▸ **PAGE EXTRACT**
====================
Brookhiser traces these deficiencies in large part to Hamilton’s having been the most self-made of the founders. Hamilton, he writes, “seems always in a hurry, and when he is not moving, he champs at the bit.” In this, Hamilton was perhaps the first and most outstanding example of an enduring American type: ambitious, self-assured, and earnest to a fault, even to the point of self-destruction.

What sets Hamilton apart, Brookhiser argues, is that he drew principles from his own ascent. Although Hamilton appreciated the help he had received as an ill-starred youth, he also resented it. He believed that society should be arranged so that persons of talent could make their way on their own. As Brookhiser nicely puts it, “Most men who make it provide for their families, thank fortune, and maybe give to charity. Some raise the drawbridge behind them. Hamilton . . . wanted to generalize his experience.”
====================
Continue the passage on Brookhiser's view of Alexander Hamilton, picking up after its final sentence. The data that comes next is separate material, unrelated to the passage about Hamilton.
====================
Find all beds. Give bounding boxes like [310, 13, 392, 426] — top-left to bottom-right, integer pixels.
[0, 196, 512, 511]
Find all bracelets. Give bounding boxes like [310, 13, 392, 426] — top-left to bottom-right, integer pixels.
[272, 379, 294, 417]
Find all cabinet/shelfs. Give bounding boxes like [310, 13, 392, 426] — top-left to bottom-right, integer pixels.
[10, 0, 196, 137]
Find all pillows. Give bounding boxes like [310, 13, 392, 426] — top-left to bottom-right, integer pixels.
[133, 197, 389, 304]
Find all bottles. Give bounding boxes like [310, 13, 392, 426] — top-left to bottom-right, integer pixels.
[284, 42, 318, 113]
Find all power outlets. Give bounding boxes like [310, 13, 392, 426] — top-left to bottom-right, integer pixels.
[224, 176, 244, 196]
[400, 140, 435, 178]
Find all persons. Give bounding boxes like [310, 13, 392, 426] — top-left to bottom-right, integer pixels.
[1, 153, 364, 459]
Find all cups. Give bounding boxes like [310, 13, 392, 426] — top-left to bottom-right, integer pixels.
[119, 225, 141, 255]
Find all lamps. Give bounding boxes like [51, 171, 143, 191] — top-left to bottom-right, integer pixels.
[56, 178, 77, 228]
====================
▸ **RESPONSE FOR THIS EXERCISE**
The political program that flowed from this desire was a powerful alternative to that of Jefferson, whose class and background were very different. For Hamilton, merchants, cities, and money markets were symbols not of corruption but of opportunity and dynamism. They opened the door to aspiring Hamiltons everywhere, satisfying human needs that found little room in the landed society that Jefferson eulogized. Hamilton believed, as Brookhiser writes, in “economics as soul craft.”

For this and other insights, Brookhiser’s book is an informative and edifying introduction to an often misunderstood figure. Though there are more comprehensive accounts of Hamilton’s life and times, none so forcefully reminds us of the abidingly American quality of his legacy.